Cada movimiento del equipo era meticuloso. Sabían que, aunque la tortuga mostraba signos de mejoría, seguía siendo frágil. Su cuerpo respondía pero con límites. Antes de traerla, lo prepararon todo: lo primero fue colocar un neumático, el mismo que aún conservaba tierra en los bordes y que serviría como soporte, porque la tortuga necesitaba ese espacio entre su cuerpo y el suelo para poder respirar. Abrieron todas las puertas porque necesitaban espacio, libertad de movimientos y aire. En el fondo del patio, bajo un toldo azul, estaba ella. La tortu. Reposaba dentro de una piscina celeste, cubierta por una malla café que la aislaba del mundo exterior. Cuando fueron a buscarla, los tres —Claudia, Diego y Sebastián— sabían que cada movimiento debía ser cuidadoso.
Desde lejos, apareció su cuerpo verde, robusto, que se movía con fuerza entre brazos humanos. La traían tomada del caparazón. Las aletas golpeaban el aire, su cabeza iba de arriba a abajo, como si reconociera que algo importante estaba por suceder. Cuando la depositaron sobre el neumático, sus aletas no dejaron de moverse. Nadie hablaba. No debía acostumbrarse al sonido de las voces humanas: podría interferir con su rehabilitación. Solo se escuchaban, a ratos, las interferencias de las radios con las que los médicos se comunicaban. Y el zumbido de las moscas, que distraía incluso a Claudia, la veterinaria encargada de sus curaciones, quien, con mascarilla y guantes, batallaba contra insectos y detalles minúsculos a la vez.

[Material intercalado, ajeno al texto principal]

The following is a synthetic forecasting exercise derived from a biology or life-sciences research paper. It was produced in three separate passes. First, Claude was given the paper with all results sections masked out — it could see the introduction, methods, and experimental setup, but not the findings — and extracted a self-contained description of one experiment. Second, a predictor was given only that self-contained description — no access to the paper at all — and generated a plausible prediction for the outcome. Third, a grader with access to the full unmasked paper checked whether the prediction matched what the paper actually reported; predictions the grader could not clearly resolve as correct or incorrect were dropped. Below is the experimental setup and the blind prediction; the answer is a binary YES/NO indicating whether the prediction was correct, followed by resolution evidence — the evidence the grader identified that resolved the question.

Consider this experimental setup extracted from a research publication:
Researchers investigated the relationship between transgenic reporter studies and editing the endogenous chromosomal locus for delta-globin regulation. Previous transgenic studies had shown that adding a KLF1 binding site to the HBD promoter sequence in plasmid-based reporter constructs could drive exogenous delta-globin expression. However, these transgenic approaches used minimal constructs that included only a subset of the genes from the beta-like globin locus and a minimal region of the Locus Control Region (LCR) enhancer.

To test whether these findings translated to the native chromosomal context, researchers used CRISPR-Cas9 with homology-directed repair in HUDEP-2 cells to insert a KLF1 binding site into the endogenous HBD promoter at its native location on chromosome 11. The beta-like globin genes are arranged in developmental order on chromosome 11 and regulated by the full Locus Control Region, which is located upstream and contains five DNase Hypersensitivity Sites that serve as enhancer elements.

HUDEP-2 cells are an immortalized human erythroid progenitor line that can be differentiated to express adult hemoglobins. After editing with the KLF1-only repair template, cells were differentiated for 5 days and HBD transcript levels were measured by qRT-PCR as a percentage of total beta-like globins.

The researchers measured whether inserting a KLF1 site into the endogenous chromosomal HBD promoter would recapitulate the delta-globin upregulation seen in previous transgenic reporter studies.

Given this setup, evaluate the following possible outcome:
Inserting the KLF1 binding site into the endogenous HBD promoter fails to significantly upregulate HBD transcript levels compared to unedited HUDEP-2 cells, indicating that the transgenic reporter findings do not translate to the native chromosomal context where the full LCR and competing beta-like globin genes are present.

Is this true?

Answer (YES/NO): YES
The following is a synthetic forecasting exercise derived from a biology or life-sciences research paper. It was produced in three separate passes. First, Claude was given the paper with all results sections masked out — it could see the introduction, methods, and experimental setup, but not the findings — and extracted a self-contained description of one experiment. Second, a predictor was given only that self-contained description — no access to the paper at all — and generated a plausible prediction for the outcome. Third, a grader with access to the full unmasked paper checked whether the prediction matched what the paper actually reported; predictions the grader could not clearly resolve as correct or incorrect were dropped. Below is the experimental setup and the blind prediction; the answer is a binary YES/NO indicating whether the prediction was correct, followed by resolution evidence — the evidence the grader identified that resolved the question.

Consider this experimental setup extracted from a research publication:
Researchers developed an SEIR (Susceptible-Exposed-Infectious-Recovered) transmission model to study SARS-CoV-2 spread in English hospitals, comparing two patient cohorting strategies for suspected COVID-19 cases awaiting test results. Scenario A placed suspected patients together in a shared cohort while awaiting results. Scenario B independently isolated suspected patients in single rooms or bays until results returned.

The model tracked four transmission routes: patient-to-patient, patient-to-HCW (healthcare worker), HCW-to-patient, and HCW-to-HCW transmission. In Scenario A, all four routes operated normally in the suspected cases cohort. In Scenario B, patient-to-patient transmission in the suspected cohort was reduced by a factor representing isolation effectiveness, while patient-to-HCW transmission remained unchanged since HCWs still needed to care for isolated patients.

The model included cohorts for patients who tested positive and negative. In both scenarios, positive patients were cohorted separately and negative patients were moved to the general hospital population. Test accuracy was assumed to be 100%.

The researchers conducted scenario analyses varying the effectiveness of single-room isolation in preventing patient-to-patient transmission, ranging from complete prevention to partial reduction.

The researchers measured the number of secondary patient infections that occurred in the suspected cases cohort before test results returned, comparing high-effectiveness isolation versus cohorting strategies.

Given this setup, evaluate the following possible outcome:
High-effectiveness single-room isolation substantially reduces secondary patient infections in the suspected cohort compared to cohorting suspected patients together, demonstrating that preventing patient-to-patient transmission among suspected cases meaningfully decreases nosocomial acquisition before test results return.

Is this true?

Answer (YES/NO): YES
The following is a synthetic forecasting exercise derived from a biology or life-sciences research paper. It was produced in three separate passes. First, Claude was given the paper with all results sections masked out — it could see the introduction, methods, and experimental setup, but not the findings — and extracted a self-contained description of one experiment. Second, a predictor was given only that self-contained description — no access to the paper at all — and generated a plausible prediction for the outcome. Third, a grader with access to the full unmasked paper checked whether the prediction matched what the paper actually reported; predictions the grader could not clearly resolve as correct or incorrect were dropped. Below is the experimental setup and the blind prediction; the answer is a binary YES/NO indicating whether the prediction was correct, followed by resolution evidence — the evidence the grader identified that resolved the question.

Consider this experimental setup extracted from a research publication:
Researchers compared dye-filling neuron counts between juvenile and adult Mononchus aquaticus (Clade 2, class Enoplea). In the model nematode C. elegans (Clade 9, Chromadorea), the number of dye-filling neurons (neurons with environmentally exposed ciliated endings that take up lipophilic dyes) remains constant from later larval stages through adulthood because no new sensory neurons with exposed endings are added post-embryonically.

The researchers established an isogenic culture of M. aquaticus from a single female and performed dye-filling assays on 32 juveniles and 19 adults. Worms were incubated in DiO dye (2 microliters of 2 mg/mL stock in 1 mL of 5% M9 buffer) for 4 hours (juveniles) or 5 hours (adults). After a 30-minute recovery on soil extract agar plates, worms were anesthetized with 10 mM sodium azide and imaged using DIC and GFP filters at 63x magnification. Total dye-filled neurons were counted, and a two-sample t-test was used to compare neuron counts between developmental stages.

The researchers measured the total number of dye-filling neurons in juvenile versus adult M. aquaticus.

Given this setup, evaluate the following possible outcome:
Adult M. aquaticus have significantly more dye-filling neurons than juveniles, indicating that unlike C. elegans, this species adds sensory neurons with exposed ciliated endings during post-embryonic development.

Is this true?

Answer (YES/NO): YES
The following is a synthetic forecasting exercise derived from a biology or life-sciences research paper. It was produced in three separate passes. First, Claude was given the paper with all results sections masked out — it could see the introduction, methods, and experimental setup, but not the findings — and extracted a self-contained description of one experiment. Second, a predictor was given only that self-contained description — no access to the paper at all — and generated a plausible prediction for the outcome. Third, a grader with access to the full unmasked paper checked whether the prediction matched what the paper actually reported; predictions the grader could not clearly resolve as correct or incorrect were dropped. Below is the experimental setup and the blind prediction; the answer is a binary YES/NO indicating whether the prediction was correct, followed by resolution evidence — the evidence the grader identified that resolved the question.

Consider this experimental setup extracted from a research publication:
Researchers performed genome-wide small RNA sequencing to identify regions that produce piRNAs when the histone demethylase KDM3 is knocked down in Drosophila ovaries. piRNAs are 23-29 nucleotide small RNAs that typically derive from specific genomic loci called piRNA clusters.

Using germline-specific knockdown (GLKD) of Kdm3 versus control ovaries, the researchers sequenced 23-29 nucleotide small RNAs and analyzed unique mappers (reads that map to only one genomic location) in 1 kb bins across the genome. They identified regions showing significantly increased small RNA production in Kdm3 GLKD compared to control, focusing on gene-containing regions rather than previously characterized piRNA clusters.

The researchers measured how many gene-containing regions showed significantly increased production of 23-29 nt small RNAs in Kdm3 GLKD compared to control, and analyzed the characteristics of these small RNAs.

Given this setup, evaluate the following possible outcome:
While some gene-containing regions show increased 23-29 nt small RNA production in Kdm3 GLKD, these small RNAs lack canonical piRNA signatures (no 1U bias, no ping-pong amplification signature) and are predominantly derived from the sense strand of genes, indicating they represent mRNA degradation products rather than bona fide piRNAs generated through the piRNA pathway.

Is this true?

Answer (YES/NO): NO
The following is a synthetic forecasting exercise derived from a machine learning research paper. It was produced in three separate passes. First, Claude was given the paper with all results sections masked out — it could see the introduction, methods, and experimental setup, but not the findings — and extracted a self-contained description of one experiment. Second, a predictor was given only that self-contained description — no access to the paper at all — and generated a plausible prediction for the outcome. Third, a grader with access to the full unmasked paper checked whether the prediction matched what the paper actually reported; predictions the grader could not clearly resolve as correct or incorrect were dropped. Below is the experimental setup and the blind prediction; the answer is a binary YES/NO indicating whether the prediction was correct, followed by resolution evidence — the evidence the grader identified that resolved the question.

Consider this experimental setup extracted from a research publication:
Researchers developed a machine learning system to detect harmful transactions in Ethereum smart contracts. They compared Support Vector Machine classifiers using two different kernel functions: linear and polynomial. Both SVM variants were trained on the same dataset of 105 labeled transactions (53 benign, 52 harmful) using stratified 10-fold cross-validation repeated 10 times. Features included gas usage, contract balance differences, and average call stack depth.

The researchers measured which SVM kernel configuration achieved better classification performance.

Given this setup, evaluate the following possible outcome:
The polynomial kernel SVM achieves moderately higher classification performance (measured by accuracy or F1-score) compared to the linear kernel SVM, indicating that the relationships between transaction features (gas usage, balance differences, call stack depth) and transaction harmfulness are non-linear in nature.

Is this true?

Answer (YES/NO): NO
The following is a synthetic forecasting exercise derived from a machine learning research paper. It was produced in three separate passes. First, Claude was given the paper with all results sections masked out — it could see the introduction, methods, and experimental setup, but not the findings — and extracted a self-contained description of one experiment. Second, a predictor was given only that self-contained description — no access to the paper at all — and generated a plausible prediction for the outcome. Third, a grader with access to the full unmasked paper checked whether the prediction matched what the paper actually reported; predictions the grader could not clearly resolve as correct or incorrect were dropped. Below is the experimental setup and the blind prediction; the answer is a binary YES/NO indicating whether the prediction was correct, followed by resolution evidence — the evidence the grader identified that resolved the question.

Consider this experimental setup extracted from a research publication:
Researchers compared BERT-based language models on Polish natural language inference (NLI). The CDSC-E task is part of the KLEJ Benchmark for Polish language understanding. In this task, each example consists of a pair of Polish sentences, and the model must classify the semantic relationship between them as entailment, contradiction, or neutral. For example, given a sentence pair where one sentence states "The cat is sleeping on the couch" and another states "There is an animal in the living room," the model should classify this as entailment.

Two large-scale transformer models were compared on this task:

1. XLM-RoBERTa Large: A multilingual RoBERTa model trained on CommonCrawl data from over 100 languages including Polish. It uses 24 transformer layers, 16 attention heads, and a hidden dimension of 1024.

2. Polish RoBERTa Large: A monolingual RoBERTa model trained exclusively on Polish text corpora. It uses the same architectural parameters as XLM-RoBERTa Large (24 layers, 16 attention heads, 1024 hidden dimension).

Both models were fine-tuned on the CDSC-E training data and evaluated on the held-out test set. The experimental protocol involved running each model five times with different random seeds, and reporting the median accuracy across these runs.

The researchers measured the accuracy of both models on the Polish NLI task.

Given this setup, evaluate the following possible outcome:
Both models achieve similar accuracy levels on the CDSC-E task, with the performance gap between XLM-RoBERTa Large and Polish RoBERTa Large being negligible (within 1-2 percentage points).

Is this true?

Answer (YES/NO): YES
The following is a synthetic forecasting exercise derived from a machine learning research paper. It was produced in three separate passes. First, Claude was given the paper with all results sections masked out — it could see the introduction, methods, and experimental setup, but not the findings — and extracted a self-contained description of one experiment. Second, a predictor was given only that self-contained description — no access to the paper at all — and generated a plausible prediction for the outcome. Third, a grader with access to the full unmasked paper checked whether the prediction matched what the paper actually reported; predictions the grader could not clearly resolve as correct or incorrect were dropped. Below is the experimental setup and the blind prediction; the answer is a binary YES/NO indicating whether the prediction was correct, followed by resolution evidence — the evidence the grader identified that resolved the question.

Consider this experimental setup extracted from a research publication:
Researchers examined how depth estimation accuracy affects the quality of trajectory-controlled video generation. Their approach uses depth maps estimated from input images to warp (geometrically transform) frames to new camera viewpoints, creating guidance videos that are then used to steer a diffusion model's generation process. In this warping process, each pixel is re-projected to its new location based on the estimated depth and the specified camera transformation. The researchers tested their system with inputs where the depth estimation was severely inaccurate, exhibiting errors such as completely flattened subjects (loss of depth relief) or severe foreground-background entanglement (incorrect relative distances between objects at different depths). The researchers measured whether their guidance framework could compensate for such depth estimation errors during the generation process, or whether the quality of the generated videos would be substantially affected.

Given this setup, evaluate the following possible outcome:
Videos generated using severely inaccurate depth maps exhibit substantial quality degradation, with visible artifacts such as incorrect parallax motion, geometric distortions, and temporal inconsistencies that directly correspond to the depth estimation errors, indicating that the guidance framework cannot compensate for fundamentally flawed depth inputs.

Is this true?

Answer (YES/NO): YES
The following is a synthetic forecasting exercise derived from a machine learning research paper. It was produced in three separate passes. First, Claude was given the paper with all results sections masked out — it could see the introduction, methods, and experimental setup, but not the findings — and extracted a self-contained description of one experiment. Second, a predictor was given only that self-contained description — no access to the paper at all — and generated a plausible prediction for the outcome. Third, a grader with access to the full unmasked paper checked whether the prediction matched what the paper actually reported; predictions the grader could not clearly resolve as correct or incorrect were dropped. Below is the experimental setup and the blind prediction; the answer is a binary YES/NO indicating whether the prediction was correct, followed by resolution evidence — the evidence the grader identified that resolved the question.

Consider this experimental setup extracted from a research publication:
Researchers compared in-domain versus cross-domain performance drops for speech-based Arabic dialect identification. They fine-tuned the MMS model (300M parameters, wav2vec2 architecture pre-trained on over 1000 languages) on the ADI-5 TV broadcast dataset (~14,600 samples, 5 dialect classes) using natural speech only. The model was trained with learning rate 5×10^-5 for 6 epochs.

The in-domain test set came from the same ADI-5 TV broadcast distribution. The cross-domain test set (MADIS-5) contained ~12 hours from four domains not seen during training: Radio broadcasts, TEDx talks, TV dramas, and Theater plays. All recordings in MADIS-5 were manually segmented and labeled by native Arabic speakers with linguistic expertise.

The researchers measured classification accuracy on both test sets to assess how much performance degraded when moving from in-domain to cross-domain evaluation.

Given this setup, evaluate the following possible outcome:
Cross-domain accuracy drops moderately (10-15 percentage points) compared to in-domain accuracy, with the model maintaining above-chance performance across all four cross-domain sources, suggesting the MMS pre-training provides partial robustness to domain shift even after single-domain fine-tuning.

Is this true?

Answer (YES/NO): NO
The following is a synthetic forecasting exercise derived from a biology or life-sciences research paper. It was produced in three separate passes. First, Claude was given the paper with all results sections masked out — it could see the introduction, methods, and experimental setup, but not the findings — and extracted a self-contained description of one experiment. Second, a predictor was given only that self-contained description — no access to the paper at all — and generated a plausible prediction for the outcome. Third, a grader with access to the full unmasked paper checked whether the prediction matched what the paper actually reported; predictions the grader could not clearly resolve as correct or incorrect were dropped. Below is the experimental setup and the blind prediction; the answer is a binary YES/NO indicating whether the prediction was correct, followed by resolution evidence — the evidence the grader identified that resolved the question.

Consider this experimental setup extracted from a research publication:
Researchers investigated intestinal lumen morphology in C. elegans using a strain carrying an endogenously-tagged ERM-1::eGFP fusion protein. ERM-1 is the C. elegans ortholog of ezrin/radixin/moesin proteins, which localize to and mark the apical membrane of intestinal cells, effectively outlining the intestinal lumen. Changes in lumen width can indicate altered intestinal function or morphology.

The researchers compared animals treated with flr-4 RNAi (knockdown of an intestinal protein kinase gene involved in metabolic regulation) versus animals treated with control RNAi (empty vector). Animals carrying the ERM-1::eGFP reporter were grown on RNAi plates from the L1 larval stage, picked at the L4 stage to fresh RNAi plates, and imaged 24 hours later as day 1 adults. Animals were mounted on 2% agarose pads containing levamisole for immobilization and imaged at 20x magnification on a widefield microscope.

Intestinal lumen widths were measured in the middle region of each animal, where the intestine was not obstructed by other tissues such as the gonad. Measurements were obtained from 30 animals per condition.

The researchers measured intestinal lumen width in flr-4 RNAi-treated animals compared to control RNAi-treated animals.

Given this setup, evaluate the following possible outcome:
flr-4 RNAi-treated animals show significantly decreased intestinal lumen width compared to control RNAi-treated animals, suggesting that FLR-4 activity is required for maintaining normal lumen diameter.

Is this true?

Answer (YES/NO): NO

La tortu permanecía quieta. Excepto por su boca, que se abría y cerraba constantemente, dejando escapar una baba espesa. A veces parecía suspirar. Su caparazón se inflaba lentamente, como si con cada respiración se dijera a sí misma que podía aguantar un poco más. La curaron con devoción, le retiraron escamas en mal estado, le revisaron las aletas y también su cuello, grande y abultado, que sobresalía entre la cabeza y el plastrón. Le aplicaron medicamentos, analgésicos, antibióticos. A veces, el dolor la hacía moverse. Azotaba las aletas contra la camilla con violencia. Más de tres veces.
Su destino aún es incierto, la tortu sigue a la espera de que le realicen una endoscopia apenas se desocupe la agenda, la cual determinará su estado de salud de una manera más detallada y esta definirá si logrará su retorno al mar. Es un proceso largo, podría llevar meses, y sólo la opinión del médico, la coordinación y decisión de Sernapesca, serán las incógnitas de la ecuación que dará como resultado el regreso a su hogar.